Excerpted passage:
-- START --

The Art of Jasmine Slater Accompanied by Nina Simone

Black mother and daughter holding hands while wearing sparkly ball gowns and crowns. Credit: Jasmine Slater

Beautiful, captivating, and affecting. Thanks for sharing with the world, @jasdwrites (Jasmine Slater).

I sat with this piece for a long while, first in silence and then with a playlist I assembled in attempt to capture some of the feels evoked.

I started the playlist with a video from a campaign to end race-based hair discrimination set to Nina Simone’s “Feeling Good”.

Fortifying Simone’s legacy, “Feeling Good” depicts generations of Black joy and boundless self-expression.

Nina challenged boundaries and throughout her career, encouraged empowered expressions of Black culture and beauty. …the new music video for “Feeling Good” aims to continue Simone’s important legacy by telling a story of Black female empowerment and rejecting imposed expectations. The video follows four generations of Black women living their truths, loving each other, and feeling good.

-- END --

Material shown:
-- START --

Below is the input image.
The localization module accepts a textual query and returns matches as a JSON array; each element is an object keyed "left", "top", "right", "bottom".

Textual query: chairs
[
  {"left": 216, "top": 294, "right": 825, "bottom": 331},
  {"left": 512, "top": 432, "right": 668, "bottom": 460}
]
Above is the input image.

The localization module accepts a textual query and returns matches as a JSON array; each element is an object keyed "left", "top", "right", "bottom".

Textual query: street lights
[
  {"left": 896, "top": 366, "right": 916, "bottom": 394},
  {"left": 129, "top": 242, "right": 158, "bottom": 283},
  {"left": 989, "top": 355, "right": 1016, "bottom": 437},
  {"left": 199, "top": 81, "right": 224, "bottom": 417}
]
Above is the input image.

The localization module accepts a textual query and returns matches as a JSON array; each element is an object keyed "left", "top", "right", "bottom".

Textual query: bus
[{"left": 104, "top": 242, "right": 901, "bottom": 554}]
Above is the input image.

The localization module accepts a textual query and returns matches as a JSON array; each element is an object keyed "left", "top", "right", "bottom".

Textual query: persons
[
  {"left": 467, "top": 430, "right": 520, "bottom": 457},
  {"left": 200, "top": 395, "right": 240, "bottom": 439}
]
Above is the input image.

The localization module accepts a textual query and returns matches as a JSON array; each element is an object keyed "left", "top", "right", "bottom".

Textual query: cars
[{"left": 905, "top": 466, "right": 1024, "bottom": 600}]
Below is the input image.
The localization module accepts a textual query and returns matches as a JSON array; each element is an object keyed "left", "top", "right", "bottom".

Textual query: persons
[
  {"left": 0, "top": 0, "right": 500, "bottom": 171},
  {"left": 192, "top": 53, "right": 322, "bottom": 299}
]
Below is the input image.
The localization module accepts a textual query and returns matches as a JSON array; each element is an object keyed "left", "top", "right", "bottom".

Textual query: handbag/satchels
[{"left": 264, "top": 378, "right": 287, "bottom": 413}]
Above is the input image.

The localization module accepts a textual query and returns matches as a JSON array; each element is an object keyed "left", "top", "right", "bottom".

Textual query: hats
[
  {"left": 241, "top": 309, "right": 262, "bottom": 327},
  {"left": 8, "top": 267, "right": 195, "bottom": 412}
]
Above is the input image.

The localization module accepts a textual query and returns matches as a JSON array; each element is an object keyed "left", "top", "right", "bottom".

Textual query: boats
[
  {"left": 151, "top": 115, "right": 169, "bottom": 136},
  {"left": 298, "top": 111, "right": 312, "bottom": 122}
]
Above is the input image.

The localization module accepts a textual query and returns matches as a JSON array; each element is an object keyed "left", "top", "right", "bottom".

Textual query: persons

-- END --

Objective: Print the passage in the post about Jasmine Slater's art above, from "I sat with this" up to and including "and feeling good.", keeping every word and mark unchanged.

Written answer:
I sat with this piece for a long while, first in silence and then with a playlist I assembled in attempt to capture some of the feels evoked.

I started the playlist with a video from a campaign to end race-based hair discrimination set to Nina Simone’s “Feeling Good”.

Fortifying Simone’s legacy, “Feeling Good” depicts generations of Black joy and boundless self-expression.

Nina challenged boundaries and throughout her career, encouraged empowered expressions of Black culture and beauty. …the new music video for “Feeling Good” aims to continue Simone’s important legacy by telling a story of Black female empowerment and rejecting imposed expectations. The video follows four generations of Black women living their truths, loving each other, and feeling good.